Volvo in Sweden began mass production of automobiles with the PV444 B in 1950.
Actually, the history of the Volvo PV444 began in 1944, when the company’s co-founder Assar Gabrielsson started the development of a low-cost car for everyone. The proverbial robustness of Volvo should of course be preserved. At the same time, the PV444 was the first car with a self-supporting body in the brand’s history. While the meaning of the abbreviation ‘PV’ was known for a long time (personvagn, Swedish for passenger car), according to official data the number stood for 4 cylinders, 40 hp and 4 seats.

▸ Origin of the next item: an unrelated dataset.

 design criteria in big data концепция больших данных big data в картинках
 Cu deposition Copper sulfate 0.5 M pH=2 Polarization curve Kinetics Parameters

Production target exceeded 55 times
In 1944, Volvo announced the new entry-level model at a price of SEK 4,800, which subsequently led to around 2,300 advance orders. It took another three years until production really started. During this time, the number of advance orders grew to more than 10,000. The total production was originally designed for a maximum of 8,000 vehicles, but this had to be increased due to the high demand. Although the price quoted didn’t cover production costs, Volvo stood by its contractual commitment, but increased the sales price to SEK 6,050 for the second model year. The continuing shortage of materials after World War 2 and the fact that production was largely done by hand meant that only 1,920 units were built in 1947 and only 2,176 in 1948. To anticipate: By the end of production in 1958, around 200,000 PV444s of all versions had rolled off the production line and, together with the modernized PV544, a total of over 440,000 copies were built until 1969. By the time the PV444 was launched, Volvo had only sold about 2,000 vehicles across all model ranges.

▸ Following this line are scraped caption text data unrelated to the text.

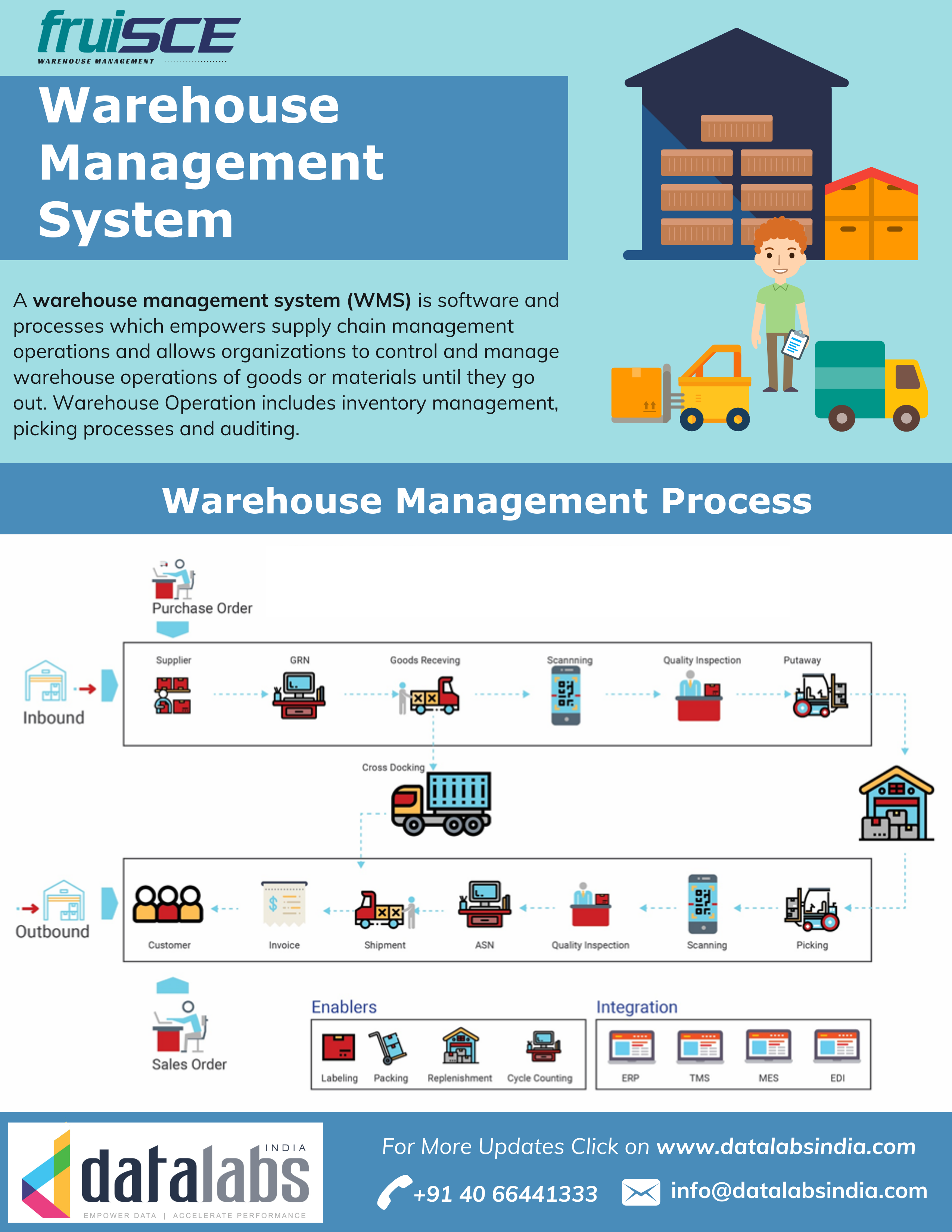 What Is The Complete Process Of Warehouse Management System Warehouse Management Warehouse Management System Supply Chain Management Business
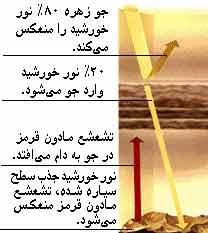 img/daneshnameh_up/6/69/Asaregolkhanei.jpg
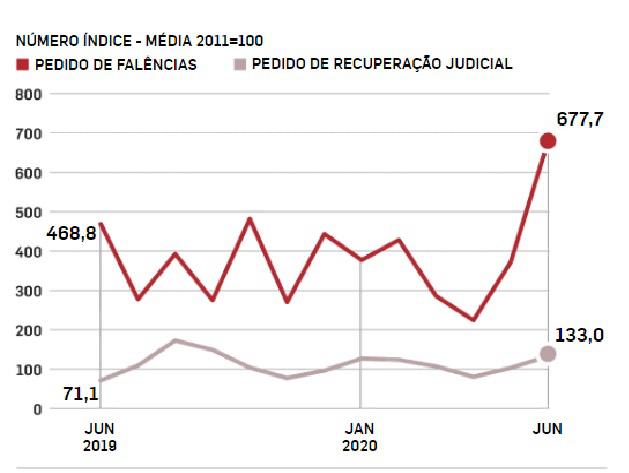 Gráfico: Pedidos de falências e recuperações judiciais. Imagem via Crítica da Economia.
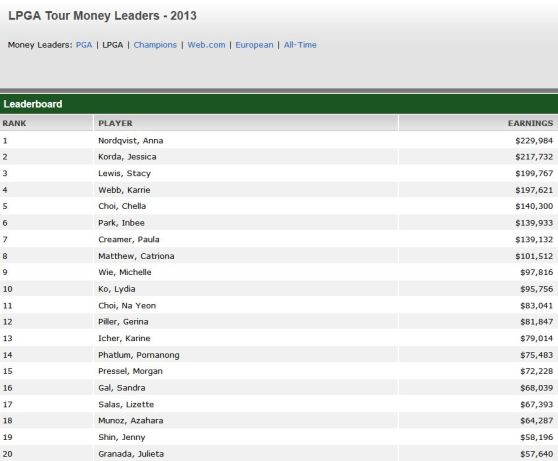 Moneylist LPGA Tour 2013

In September 1950, the PV444 B, modified in many details, was released. Internally, this facelift also brought about the change to mass production. By this time, only about 12,500 PV444 had been produced. Parallel to the fastback sedan – affectionately called ‘Hump’ in Germany – the PV445 Duett was now also available. This two-door station wagon has up to two foldable rear seat backs. This allowed the luggage compartment to be enlarged accordingly. Under the hood, the four-cylinder engine increased to 44 hp, in the Sport version even up to 51 hp. Equipped like this, the PV444 B also competed in rallies. In 1951, it achieved all three podium places in Monte Carlo and at the Tour de Belgique.
Safety belts and rust prevention
In addition to motorsport successes, however, it was above all the safety equipment that made for a good reputation. As a result, Volvo was very successful in exports both in North America and Europe. In the PV444 B, two-point belts were used for the first time. The modernized PV544 later was fitted with three-point belts. As the belt became more popular over the years, other details quickly disappeared again. In 1950, for example, there was a ‘fixed light’ with a blue lamp in the middle and orange lights on the sides as an attachment fitted on the roof. It was to serve as a direction indicator visible from afar. However, it not only disturbed the aerodynamics, but also the mounting of roof racks, which were very popular at that time. So Volvo quickly developed side indicators for the body. For the first time, the bodies-in-white were subjected to a rotational immersion in a phosphate bath during production to improve rust prevention. For this reason, many examples of the PV444 B still exist today as classic cars.